In order to formulate queries correctly, it is useful to consider the steps that define the meaning or semantics of each query. A query is evaluated conceptually by first applying the FROM clause (to identify all tables involved in the query or to material-ize any joined tables), followed by the WHERE clause to select and join tuples, and then by GROUP BY and HAVING. Conceptually, ORDER BY is applied at the end to sort the query result. If none of the last three clauses (GROUP BY, HAVING, and ORDER BY) are specified, we can think conceptually of a query as being executed as follows: For each combination of tuples—one from each of the relations specified in the FROM clause—evaluate the WHERE clause; if it evaluates to TRUE, place the values of the attributes specified in the SELECT clause from this tuple combination in the result of the query. Of course, this is not an efficient way to implement the query in a real system, and each DBMS has special query optimization routines to decide on an execution plan that is efficient to execute. We discuss query processing and optimization in Chapter 19.

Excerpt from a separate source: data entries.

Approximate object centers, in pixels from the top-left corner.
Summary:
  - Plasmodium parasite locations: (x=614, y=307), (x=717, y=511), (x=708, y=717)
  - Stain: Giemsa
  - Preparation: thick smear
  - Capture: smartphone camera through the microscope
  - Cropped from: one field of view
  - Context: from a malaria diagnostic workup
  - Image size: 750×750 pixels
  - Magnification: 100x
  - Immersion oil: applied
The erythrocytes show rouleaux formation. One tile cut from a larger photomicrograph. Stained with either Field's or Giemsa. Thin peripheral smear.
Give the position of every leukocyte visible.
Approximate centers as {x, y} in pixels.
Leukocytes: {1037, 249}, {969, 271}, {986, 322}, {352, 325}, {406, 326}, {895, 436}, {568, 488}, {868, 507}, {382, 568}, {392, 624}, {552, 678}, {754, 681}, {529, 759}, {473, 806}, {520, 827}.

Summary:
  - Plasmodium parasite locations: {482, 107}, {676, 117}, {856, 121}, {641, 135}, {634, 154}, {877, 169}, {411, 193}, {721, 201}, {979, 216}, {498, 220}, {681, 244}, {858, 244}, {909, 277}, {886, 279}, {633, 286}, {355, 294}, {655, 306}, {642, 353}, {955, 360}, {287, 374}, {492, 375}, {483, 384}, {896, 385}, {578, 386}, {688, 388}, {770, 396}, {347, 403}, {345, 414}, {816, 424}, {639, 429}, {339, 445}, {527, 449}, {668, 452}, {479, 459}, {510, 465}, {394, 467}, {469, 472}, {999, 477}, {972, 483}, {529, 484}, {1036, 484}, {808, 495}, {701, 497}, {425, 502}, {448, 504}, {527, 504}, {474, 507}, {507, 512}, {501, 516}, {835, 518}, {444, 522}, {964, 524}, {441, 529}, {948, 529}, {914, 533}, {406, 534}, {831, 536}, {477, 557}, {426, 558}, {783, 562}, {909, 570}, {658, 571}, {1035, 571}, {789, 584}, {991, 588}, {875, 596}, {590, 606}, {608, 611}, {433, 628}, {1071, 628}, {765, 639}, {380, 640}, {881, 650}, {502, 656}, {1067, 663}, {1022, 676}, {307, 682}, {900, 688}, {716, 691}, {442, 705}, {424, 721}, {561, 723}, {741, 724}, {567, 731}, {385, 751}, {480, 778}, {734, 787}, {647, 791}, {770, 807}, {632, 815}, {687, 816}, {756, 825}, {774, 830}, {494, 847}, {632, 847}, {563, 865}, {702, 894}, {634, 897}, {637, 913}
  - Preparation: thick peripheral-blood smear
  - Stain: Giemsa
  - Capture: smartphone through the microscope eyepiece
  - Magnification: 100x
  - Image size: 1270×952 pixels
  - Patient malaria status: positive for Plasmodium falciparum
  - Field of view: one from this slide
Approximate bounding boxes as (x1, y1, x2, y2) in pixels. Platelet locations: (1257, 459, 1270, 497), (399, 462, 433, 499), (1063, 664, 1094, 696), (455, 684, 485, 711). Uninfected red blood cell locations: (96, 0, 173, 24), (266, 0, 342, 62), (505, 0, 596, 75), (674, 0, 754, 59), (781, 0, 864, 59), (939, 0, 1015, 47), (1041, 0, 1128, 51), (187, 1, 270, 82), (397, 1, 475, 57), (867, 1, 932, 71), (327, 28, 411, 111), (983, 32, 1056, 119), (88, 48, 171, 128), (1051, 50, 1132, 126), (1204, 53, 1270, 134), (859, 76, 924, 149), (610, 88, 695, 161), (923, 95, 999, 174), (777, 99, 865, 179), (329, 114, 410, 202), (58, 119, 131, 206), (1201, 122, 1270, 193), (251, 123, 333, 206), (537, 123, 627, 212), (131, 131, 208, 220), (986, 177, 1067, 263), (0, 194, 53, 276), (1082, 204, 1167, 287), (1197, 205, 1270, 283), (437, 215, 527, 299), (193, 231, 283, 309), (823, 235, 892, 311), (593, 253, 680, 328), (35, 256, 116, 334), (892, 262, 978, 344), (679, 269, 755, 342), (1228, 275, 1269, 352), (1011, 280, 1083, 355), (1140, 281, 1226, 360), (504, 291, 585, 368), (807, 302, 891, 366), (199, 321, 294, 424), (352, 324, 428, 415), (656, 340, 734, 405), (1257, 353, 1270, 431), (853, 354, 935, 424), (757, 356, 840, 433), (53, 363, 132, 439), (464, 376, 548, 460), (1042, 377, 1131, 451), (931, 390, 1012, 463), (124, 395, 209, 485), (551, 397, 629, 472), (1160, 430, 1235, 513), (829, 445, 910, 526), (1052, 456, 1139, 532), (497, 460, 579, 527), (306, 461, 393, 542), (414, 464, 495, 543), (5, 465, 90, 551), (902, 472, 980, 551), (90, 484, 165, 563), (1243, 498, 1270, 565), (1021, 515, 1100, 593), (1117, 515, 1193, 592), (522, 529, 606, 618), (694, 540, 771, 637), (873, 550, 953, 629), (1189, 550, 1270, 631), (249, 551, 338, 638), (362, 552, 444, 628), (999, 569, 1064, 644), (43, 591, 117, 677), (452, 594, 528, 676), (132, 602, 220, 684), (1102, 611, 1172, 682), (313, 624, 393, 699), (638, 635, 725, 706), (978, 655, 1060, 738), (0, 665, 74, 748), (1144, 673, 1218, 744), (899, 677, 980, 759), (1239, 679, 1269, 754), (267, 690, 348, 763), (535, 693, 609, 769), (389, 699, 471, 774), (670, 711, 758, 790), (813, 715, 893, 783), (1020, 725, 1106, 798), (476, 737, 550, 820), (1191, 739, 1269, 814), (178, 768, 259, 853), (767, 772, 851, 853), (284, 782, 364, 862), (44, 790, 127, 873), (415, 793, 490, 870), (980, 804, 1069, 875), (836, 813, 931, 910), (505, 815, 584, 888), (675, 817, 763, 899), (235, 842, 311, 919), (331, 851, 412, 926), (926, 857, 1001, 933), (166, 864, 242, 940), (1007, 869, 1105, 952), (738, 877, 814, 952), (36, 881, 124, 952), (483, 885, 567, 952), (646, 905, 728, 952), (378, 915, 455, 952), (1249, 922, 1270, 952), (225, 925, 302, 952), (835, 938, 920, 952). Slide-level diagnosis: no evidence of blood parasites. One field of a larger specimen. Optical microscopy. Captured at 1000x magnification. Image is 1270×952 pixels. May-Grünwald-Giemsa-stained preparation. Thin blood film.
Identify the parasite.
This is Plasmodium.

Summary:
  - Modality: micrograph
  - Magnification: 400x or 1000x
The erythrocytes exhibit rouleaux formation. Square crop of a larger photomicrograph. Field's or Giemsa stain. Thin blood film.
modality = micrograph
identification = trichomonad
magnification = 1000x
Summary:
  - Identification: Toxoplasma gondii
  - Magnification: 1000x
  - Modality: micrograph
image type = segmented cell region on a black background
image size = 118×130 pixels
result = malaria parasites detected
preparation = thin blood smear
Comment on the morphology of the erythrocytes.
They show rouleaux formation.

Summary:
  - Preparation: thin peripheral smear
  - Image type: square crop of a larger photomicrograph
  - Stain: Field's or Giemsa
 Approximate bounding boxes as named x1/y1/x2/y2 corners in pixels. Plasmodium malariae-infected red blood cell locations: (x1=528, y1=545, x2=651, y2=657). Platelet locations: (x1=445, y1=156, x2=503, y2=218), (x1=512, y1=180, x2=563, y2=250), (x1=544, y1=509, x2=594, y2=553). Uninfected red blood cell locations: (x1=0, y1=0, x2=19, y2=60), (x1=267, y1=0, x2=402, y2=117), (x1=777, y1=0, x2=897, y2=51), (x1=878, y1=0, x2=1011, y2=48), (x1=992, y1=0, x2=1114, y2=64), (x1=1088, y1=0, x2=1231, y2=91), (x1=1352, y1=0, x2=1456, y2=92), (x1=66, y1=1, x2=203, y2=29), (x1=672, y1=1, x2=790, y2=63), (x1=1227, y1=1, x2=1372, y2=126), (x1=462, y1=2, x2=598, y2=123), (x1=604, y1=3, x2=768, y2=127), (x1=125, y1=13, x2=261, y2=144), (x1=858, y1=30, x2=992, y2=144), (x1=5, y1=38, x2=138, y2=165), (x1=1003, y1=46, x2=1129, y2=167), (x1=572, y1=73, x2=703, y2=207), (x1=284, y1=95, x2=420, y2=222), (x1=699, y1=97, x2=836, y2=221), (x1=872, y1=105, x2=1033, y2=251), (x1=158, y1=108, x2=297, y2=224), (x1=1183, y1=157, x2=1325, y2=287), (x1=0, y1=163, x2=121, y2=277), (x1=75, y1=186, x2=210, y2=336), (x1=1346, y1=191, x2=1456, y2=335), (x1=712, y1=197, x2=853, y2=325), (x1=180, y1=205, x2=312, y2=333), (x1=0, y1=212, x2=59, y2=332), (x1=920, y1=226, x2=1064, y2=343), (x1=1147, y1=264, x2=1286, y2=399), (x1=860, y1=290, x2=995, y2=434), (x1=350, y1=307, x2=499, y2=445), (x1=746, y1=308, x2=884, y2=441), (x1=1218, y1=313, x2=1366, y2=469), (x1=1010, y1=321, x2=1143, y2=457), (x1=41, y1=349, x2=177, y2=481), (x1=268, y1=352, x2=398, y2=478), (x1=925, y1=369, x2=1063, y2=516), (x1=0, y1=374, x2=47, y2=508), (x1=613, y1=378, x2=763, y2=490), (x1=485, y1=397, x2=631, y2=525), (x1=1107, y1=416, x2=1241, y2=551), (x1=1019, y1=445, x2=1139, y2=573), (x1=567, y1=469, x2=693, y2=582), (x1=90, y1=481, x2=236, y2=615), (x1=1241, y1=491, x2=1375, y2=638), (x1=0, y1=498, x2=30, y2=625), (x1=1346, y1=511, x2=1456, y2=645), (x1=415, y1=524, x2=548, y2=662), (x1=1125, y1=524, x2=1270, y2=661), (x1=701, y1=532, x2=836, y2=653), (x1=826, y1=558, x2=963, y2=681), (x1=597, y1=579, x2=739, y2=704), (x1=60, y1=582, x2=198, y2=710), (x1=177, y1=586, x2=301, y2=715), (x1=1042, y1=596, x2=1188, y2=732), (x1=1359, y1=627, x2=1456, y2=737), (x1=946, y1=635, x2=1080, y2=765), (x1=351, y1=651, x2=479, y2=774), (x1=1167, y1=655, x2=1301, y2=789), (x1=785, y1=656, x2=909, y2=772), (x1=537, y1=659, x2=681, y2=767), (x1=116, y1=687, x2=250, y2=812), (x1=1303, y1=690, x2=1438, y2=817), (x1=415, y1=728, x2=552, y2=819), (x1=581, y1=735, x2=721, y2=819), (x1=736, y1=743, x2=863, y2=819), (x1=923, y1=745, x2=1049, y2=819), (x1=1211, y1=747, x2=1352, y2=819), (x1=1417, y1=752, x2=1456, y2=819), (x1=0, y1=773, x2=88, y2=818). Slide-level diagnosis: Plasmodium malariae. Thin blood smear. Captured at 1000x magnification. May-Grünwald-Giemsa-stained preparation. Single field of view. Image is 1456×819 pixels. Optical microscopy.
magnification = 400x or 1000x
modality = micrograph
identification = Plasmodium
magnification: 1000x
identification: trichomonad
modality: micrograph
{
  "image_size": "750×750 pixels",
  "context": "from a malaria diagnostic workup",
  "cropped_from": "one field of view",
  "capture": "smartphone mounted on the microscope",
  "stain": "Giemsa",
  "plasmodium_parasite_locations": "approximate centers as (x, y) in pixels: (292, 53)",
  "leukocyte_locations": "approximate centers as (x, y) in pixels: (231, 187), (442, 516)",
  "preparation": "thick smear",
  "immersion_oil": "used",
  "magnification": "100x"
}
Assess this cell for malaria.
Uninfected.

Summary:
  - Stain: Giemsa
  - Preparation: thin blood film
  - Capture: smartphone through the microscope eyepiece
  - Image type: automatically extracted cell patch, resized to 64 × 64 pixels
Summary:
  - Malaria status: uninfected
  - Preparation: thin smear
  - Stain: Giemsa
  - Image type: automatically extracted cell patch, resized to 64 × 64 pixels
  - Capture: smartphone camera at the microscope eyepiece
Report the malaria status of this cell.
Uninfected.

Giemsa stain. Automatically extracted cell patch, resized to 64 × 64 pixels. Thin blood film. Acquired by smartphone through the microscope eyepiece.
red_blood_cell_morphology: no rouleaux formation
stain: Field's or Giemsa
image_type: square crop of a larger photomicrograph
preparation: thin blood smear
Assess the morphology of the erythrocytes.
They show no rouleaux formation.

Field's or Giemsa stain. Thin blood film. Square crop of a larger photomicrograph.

In general, there are numerous ways to specify the same query in SQL. This flexibility in specifying queries has advantages and disadvantages. The main advantage is that users can choose the technique with which they are most comfortable when specifying a query. For example, many queries may be specified with join conditions in the WHERE clause, or by using joined relations in the FROM clause, or with some form of nested queries and the IN comparison operator. Some users may be more comfortable with one approach, whereas others may be more comfortable with another. From the programmer’s and the system’s point of view regarding query optimization, it is generally preferable to write a query with as little nesting and implied ordering as possible.
The disadvantage of having numerous ways of specifying the same query is that this may confuse the user, who may not know which technique to use to specify particular types of queries. Another problem is that it may be more efficient to execute a query specified in one way than the same query specified in an alternative way. Ideally, this should not be the case: The DBMS should process the same query in the same way regardless of how the query is specified. But this is quite difficult in practice, since each DBMS has different methods for processing queries specified in different ways. Thus, an additional burden on the user is to determine which of the alternative specifications is the most efficient to execute. Ideally, the user should worry only about specifying the query correctly, whereas the DBMS would deter-mine how to execute the query efficiently. In practice, however, it helps if the user is aware of which types of constructs in a query are more expensive to process than others (see Chapter 20).